Anti-Semitism is "unfortunately too often" evident in society, Chancellor Angela Merkel has said in her weekly video podcast. Germany still has a "big task," she says, to resist hate speech and uphold its constitution.
Merkel called on Germany's 81 million residents on Saturday to be uncompromising in resisting anti-Jewish sentiment, urging every adult to intervene if he or she saw signs of it emerging in schools or elsewhere.
Deletion of hate messages in social media was important, Merkel said, referring to recent pressure from Justice Minister Heiko Mass on Facebook to comply with anti-racist passages in Germany's statutes.
Such tendencies, she said, extended to newly arrived young refugees from countries where hate against Israel or against Jews was prevalent, without naming majority-Muslim Middle Eastern nations.
Merkel shares Jewish council alarm
Mounting concern over anti-Semitism, expressed for example by the President of the Central Council of Jews in Germany, Josef Schuster, must be taken seriously, Merkel said.
Her remarks, made to an interviewer on her government website, precedes the opening on Monday of an art exhibition at the German Historical Museum in Berlin.
It will feature some 100 items from Israel's Yad Vashem memorial to six million European Jews murdered by Nazi Germany under Hitler.
She described Yad Vashem's provision of the exhibits as a display of trust, which reminded Germans of their "everlasting responsibility" for the Shoah.

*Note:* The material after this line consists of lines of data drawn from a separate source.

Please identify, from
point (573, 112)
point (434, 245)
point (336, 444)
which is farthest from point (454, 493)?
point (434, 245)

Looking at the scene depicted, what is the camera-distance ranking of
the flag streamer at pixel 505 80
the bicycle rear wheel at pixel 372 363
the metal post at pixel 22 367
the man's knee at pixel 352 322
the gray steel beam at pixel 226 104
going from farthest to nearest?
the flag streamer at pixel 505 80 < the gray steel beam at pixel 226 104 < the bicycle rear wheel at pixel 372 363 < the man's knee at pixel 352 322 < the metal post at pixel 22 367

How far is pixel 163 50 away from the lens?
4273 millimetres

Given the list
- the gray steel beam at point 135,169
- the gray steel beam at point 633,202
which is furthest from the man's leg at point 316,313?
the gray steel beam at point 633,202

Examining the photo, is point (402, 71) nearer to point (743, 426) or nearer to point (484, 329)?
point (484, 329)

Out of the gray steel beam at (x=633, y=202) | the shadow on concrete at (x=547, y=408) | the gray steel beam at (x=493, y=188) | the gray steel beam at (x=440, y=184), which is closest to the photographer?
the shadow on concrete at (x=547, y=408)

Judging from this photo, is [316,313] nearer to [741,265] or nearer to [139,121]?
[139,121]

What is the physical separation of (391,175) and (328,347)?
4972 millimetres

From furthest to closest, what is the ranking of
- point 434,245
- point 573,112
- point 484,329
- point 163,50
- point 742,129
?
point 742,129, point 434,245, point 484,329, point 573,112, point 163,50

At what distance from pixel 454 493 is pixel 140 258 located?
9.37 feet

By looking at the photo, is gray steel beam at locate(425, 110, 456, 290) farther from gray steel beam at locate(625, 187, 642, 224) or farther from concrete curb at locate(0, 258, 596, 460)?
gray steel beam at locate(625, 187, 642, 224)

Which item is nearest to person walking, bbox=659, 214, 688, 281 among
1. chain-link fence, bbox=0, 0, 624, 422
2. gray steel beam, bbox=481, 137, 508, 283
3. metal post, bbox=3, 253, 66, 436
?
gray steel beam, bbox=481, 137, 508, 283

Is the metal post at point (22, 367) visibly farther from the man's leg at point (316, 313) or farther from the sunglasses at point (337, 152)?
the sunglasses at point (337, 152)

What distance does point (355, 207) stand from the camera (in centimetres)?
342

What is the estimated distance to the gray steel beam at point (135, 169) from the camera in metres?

It was important that every generation dealt with German history, so that young people understood the many contributions made by Jews to German science, culture and economic development, she added.
When she recalled what Germany had lost in terms of Jewish life through Nazism - from the late 1920s until 1945 - it was matter of "great agony," Merkel said.
"All the more, it means today to welcome Jewish life, to combat anti-Semitism, and here not to allow any compromises," she said.
Far-right groups meet
Her podcast coincided on Saturday with a meeting of Germany's anti-foreigner movement Pegida with representatives of like-minded far-right groups from 14 European countries at Roztoky, near Prague in the Czech Republic.
They intend to stage a series of demonstrations on February 6 in European nations, including the Czech Republic, Poland and Germany.
Pegida, an Islamophobic movement, began in Dresden in late 2014 as a major influx of refugees into Germany, mainly from war-torn Syria, was in its early stages.